Klement's World Cup Prediction Model: Can the Netherlands Win?
Paul the Octopus needed only a glass tank and a flag to become a World Cup legend. Joachim Klement needed data, code and a sense of mischief – and has ended up with a perfect record the octopus could only dream of.
The German economist, now based in the UK, has built a forecasting model that has correctly picked the last three World Cup winners: Germany in 2014, France in 2018 and Argentina in 2022. All of them, nailed in advance.
Now the numbers point in a new direction. To the Netherlands.
If the Dutch lift the trophy in July, Klement’s streak will stretch to four out of four and a once tongue‑in‑cheek experiment will have morphed into something far more uncomfortable for its creator.
From joke to “guru”
Klement never set out to become football’s spreadsheet oracle. “This started as an exercise in showing the world a hubris of economists who think they can forecast stuff that they actually have no clue about,” he says. The idea was simple: build a model, show its limitations, puncture the myth that everything can be predicted.
Then Germany, his home nation, won in 2014. The model had said they would.
So he ran it again for 2018, half expecting the numbers to come crashing down and prove his point. France came out on top. Four years later, Argentina. Three tournaments, three champions, one increasingly uneasy economist.
“Because I was right three times in a row, people now think that this model is unbeatable and that I obviously will have to be right as well next time,” he says. “And now it's become an exercise in how, if you're lucky often enough, people will think you're a guru.”
A map of the whole tournament
This isn’t just a one‑line tip sheet. Klement’s model runs through the entire 48‑team tournament, spitting out a full bracket: shocks, exits, deep runs.
Japan, for instance, are projected to stun Brazil in the second round. Scotland, by contrast, are forecast to fall at the group stage.

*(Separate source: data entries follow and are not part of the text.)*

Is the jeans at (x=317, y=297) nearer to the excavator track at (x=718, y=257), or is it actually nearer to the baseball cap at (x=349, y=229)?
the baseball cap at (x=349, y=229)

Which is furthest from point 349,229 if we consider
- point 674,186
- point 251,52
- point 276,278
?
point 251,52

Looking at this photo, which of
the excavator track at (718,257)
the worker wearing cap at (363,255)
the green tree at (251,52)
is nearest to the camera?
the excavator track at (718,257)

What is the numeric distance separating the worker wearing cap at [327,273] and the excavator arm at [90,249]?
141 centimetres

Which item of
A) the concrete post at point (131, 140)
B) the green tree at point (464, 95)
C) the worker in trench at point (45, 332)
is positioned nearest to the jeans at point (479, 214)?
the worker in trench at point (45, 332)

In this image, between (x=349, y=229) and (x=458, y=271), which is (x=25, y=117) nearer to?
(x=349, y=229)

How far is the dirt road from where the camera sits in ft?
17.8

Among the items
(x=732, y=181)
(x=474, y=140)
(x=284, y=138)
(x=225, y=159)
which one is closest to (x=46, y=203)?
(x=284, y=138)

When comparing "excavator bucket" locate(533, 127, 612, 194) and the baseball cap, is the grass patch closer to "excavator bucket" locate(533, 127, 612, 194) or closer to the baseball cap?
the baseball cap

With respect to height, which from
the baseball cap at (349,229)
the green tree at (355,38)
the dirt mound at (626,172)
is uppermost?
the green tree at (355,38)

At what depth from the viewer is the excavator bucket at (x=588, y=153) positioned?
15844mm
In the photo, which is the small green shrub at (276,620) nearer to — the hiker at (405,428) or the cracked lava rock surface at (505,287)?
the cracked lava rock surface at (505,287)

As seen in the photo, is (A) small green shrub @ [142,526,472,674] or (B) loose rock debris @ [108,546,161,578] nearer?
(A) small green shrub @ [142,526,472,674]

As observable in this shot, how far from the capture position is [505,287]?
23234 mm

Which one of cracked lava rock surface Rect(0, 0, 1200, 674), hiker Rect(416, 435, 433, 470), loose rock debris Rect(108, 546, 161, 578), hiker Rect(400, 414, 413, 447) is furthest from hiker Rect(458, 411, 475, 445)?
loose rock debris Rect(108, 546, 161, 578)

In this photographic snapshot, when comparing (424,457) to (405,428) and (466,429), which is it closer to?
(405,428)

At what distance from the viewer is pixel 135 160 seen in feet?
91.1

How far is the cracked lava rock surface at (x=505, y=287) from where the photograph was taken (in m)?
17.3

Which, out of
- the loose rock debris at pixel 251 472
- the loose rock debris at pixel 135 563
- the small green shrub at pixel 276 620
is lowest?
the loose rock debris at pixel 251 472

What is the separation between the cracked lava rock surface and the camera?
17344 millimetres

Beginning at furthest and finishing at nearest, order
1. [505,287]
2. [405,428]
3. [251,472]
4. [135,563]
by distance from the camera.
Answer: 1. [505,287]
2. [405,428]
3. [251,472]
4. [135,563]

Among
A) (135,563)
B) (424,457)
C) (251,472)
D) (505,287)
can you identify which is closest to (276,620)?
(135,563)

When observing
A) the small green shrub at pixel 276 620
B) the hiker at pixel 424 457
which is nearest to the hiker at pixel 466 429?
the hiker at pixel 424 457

England’s path runs deeper. The numbers send them to the semi‑finals, only to be removed by Portugal – a painful echo of 2006. The model doesn’t go as far as scripting another penalty shootout, but the implication hangs there for anyone who remembers Cristiano Ronaldo’s wink and England’s familiar collapse.
At the top of the tree, though, sit the Netherlands. If they go all the way, they will complete a sequence that already feels statistically outrageous.
The science – and the coin toss
Klement is the first to explain why this shouldn’t work as well as it has.
World Cup success does lean on what he calls “systemic” factors: population size, national wealth, climate, Fifa world rankings. These are the building blocks of his model, the hard edges that shape the probabilities.
But they only carry you so far.
“The other 50% is luck,” he says. “Every match – especially when you have these high-quality teams playing against each other that are very similar in skills and quality – it really depends on the form of the day, a ref call, a piece of luck in the sense of hitting the post versus the ball going in. Things like that are completely unpredictable.”
His warning is clear: treat the forecast as a clever guide, not a guarantee. The problem is, three straight hits make people forget the disclaimer.
A distraction in a difficult year
Away from World Cups, Klement is a strategist at investment bank Panmure Liberum. His day job is to make sense of markets, not group stages.
Every four years, the tournament gives him something else to chew on. “In particular in 2026, when there are so many crises, wars and things going on, it is something that makes me feel good and hopefully the readers feel good and gives them a little bit of a distraction from all the kind of bad stuff that is going on in the world,” he says.
What began as a side project has become a ritual – and a small escape. As each edition approaches, he updates the data, reruns the simulations, and publishes a forecast that now travels far beyond the world of finance.
With that reach comes pressure.
Office bets and Dutch nerves
Inside the bank, the model has become office currency. Colleagues lean over desks with questions that would make most economists blink.
How does Xavi Simons’ ACL injury affect the probabilities for the Netherlands? What does an injury to a Dutch Tottenham midfielder do to a country’s World Cup odds?
Klement fields it all, then repeats his caveats. The model is not magic. It does not see the future. It cannot price in every twist of form, every injury, every refereeing decision.
Still, people are backing it with real money.
“I've got several colleagues who bet some money on the Netherlands in response to me publishing that note,” he says. It’s said with a smile, but there’s a hint of concern there too.
So what happens if the Dutch crash out early and the streak finally dies?
“If the Netherlands get eliminated from the World Cup,” he says, “I think the next day I have to work from home.”
Four tournaments in, the economist who set out to prove the limits of prediction now finds himself trapped by its illusion. The model has one more shot at perfection. The question is no longer whether you can forecast a World Cup.
It’s whether the Netherlands can keep an unlikely oracle’s reputation alive.